Four people have been arrested for allegedly illegally acquiring and dealing in more than 11 million items of personal information, police said. Two of the four have since been bailed, The Shanghai Daily informs.
As well as revealing details on the case, police also said yesterday that “the greatest leakers” of personal information in Shanghai are finance firms, together with real estate agencies, car dealers, medical institutions, delivery firms and educational institutions. The four arrests involve two investment consultants, a hacker and a former employee of several investment firms.
The source of the leaked information is a suspect surnamed Wang, who worked for investment firms before turning to trading personal information, believing it to be more profitable, police added. He teamed with another suspect, a man surnamed Mou, who allegedly hacked into the computer systems of finance and investment firms for information about their clients.
They added that Wang was introduced to the other two suspects, who work for different investment consultation companies. For information of client names and mobile phone numbers, one of them paid over 200,000 yuan (US$30,400) for about 300,000 items from February this year and the other paid over 800,000 yuan for about 1 million items from April last year, according to the police. Police started to investigate the case at the end of July after receiving a tip-off. Wang and Mou have been arrested, and the other two are currently on bail.

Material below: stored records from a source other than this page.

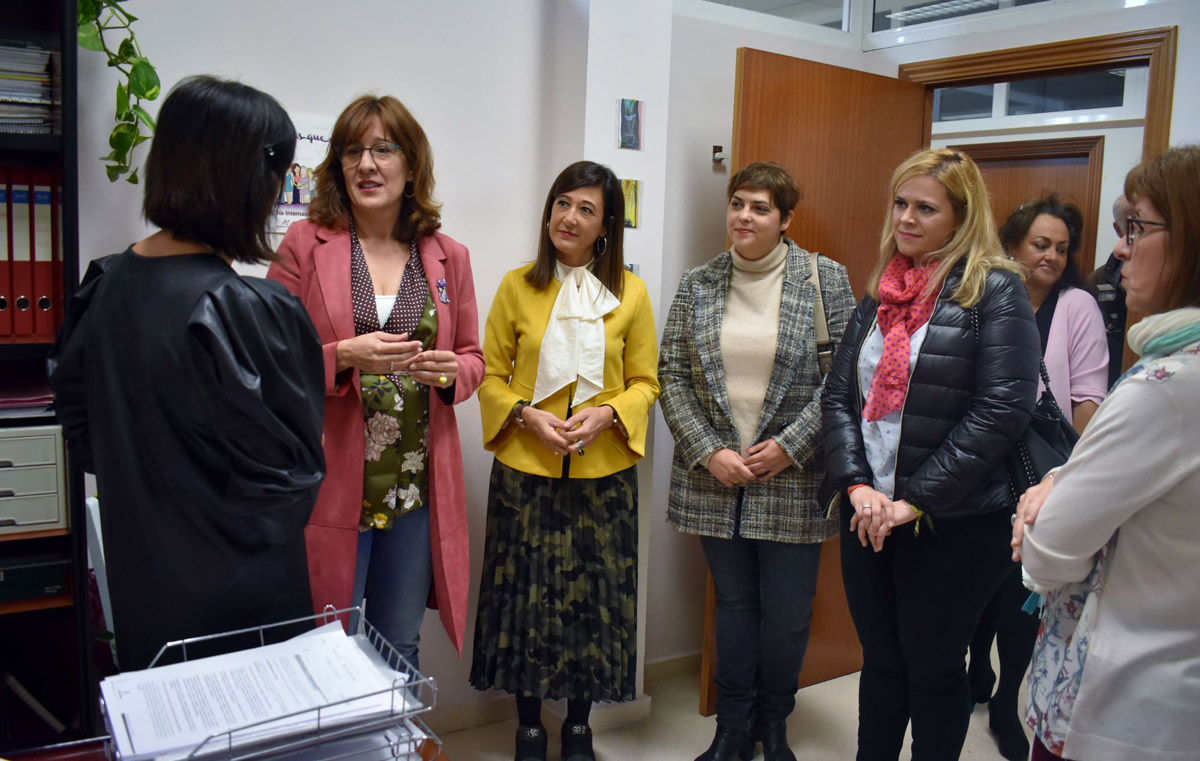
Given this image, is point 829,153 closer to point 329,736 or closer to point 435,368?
point 435,368

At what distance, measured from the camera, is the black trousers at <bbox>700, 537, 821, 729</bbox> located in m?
2.42

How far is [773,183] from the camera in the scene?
7.95 ft

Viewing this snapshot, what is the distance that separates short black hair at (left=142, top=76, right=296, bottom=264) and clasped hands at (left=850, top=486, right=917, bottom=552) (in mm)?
1362

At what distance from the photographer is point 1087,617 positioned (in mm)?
1295

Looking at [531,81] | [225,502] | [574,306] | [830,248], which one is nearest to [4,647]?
[225,502]

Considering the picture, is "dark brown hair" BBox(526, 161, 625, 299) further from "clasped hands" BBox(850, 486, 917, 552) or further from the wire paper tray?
the wire paper tray

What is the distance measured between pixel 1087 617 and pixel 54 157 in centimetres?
209

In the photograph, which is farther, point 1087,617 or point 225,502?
point 1087,617

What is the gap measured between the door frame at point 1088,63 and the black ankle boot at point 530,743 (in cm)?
253

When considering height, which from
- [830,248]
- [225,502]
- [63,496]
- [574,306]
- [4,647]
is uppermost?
[830,248]

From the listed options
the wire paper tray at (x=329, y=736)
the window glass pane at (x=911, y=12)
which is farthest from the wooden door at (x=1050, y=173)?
the wire paper tray at (x=329, y=736)

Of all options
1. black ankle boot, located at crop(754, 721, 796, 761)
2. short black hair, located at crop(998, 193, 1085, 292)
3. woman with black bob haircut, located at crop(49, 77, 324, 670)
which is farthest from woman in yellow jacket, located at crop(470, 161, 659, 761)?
short black hair, located at crop(998, 193, 1085, 292)

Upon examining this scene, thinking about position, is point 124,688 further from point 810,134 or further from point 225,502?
point 810,134

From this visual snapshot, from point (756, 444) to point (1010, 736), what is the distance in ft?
4.06
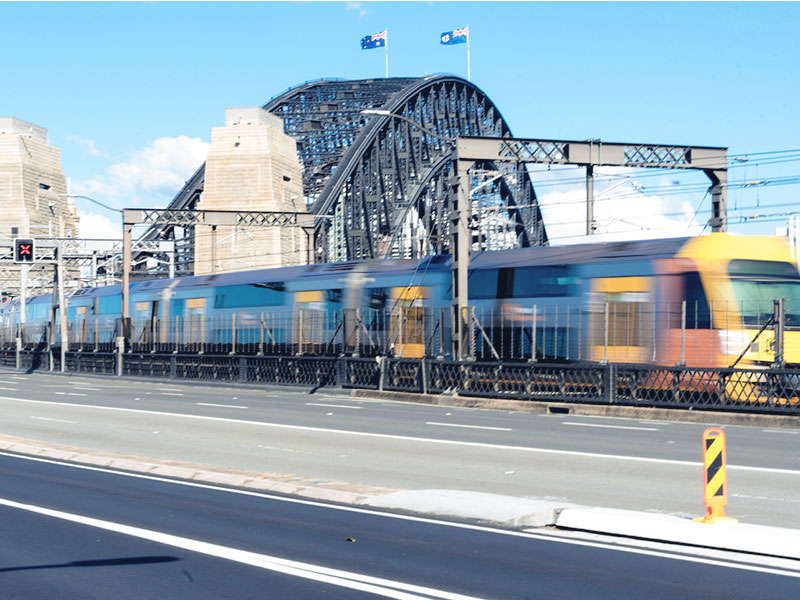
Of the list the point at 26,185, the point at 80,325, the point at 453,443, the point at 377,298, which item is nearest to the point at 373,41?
the point at 26,185

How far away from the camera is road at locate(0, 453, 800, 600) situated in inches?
281

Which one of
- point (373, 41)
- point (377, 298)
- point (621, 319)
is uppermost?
A: point (373, 41)

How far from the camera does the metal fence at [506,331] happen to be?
2453 cm

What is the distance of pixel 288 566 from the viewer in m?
7.90

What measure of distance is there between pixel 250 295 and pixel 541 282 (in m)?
14.9

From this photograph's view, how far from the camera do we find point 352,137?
114 m

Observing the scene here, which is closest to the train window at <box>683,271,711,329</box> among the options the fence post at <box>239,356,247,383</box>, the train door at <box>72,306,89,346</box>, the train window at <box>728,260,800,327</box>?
the train window at <box>728,260,800,327</box>

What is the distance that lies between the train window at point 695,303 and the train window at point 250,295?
17622 millimetres

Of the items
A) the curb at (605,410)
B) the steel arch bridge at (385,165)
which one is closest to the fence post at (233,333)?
the curb at (605,410)

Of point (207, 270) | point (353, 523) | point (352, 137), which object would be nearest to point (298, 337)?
point (353, 523)

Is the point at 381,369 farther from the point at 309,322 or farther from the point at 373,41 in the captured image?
the point at 373,41

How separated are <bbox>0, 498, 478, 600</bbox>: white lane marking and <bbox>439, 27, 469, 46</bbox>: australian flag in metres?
79.3

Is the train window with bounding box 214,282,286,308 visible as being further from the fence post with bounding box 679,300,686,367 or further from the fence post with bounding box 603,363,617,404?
the fence post with bounding box 679,300,686,367

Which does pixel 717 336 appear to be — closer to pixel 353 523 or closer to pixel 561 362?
pixel 561 362
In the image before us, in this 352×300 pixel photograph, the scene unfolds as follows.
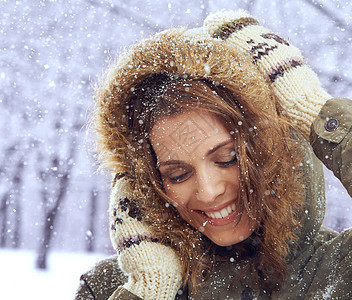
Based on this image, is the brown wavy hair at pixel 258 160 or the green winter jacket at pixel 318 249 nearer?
the green winter jacket at pixel 318 249

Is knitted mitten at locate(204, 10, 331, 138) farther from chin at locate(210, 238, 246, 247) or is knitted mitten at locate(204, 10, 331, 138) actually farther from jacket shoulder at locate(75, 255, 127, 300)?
jacket shoulder at locate(75, 255, 127, 300)

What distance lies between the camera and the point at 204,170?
1629mm

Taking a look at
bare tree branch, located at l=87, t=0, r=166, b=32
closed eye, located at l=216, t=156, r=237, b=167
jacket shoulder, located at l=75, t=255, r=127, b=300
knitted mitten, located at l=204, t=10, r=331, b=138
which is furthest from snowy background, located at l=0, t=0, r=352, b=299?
closed eye, located at l=216, t=156, r=237, b=167

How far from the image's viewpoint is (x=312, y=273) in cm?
164

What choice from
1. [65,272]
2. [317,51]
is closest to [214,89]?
[317,51]

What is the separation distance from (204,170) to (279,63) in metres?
0.49

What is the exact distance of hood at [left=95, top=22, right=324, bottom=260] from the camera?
1681mm

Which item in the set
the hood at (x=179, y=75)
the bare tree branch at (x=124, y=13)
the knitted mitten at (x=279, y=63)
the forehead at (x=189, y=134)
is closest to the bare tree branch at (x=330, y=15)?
the bare tree branch at (x=124, y=13)

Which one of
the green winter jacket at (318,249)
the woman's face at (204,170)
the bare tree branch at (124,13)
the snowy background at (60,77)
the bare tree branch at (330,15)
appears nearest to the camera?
the green winter jacket at (318,249)

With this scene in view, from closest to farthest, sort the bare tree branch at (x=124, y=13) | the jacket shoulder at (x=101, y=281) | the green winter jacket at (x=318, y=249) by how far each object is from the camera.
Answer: the green winter jacket at (x=318, y=249) < the jacket shoulder at (x=101, y=281) < the bare tree branch at (x=124, y=13)

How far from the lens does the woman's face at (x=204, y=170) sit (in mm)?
1633

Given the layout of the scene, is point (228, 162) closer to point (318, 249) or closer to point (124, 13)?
point (318, 249)

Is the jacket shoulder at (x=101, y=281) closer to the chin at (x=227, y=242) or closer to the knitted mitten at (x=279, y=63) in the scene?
the chin at (x=227, y=242)

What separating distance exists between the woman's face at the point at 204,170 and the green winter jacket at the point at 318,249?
174 millimetres
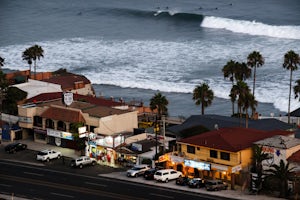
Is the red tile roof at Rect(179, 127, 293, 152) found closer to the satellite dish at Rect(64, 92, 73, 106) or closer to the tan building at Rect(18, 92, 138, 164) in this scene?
the tan building at Rect(18, 92, 138, 164)

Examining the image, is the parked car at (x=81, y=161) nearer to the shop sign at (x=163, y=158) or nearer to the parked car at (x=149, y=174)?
the shop sign at (x=163, y=158)

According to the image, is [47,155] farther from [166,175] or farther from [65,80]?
[65,80]

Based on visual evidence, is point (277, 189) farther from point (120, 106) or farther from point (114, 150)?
point (120, 106)

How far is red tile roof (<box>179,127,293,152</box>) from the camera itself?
2699 inches

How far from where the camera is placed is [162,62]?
142875 mm

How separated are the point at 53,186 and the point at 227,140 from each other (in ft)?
49.8

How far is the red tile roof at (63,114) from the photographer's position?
80.8 meters

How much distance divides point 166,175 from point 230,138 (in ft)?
22.0

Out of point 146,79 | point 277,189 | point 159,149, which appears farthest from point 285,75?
point 277,189

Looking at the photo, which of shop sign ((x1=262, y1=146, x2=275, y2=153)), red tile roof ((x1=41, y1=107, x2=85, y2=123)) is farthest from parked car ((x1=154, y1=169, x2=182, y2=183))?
red tile roof ((x1=41, y1=107, x2=85, y2=123))

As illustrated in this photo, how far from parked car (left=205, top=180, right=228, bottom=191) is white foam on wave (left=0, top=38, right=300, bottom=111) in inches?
1676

So far this year Shanghai police say they have solved 68 cases of infringement of personal information and detained 165 suspects from over 40 gangs with about 22 million items of leaked personal information discovered. The suspects if convicted could be sentenced to up to seven years in prison, according to China’s Criminal Law.
“Any kind of illegal acquirement of other people’s personal information no matter through purchasing or exchanging will be punished,” said Qu Weifang, chief engineer of the cyber security squad of Shanghai Public Security Bureau.
Qu said personal information has increasingly become a commodity that is illegally traded through criminal networks.
“Hackers or company insiders steal the information and sell it to agents, and the agents further sell it to users of the information who purchase it either for marketing purposes or in frauds or blackmailing against people,” Qu said.
To reduce threats to cyber security, police said they will strengthen cooperation with companies and industries that hold a large amount of personal information and instruct them to better defend their processes against hackers and suspect employees.